Why is something not good

  • Document decisions and problems
  • Keep alternatives in the code
  • GIT is helpful but most people don't care
  • This is for the future
  • This is for new programmers
  • This is for the team

private static long getInitValue()
{
    long initValue = System.currentTimeMillis();

    // modify the init value for each user thread
    // when in a load test
    if (Session.getCurrent().isLoadTest())
    {
        final String userId = Thread.currentThread().getName();

        // String.hashCode() is not good enough -> #2890
        // final long hashCode = userId.hashCode();

        // use CRC32 instead, but square the result to extend
        // the range to 64 bits
        long hashCode = Hashing.crc32()
                            .hashUnencodedChars(userId)

[RAW DATA]:
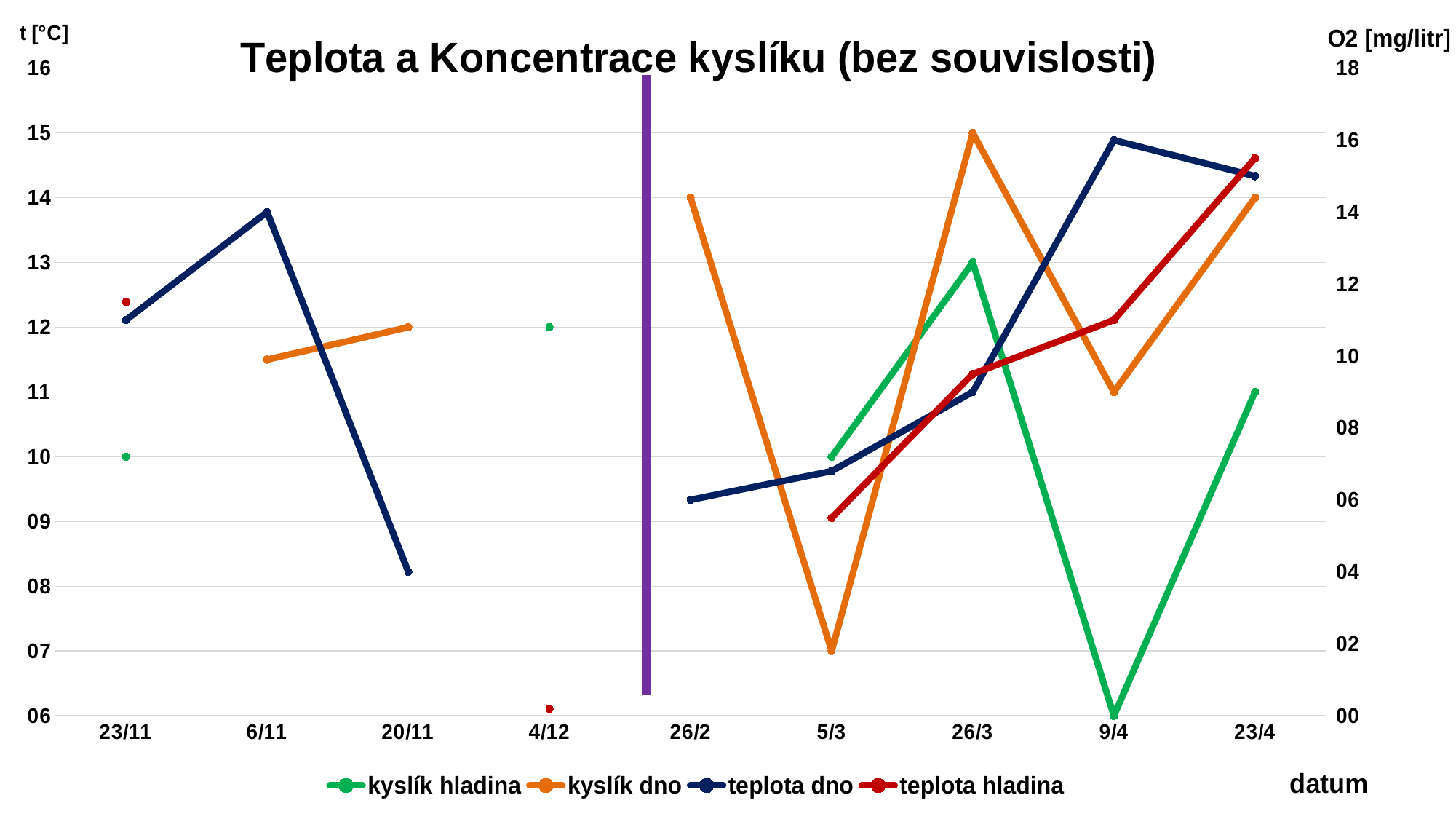
How many dates are shown on the x axis? 9 Is the value for teplota dno at 20/11 greater or less than 9? less What is the title of the chart? Teplota a Koncentrace kyslíku (bez souvislosti) How many series does the legend list? 4 On which date does teplota dno reach its highest value? 9/4 Is the value for teplota dno at 9/4 greater or less than 14? greater What kind of chart is shown on the slide? line chart What is the label of the right-hand vertical axis? O2 [mg/litr] On which date does kyslík hladina reach its lowest value? 9/4 Is the value for kyslík hladina at 26/3 greater or less than 10? greater At 9/4, which is higher: teplota dno or teplota hladina? teplota dno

[TRY IT]:
In the passage about documenting decisions in code, what hashing method does the code use instead of String.hashCode()?

[ANSWER TO THE EXERCISE]:
CRC32, through Hashing.crc32().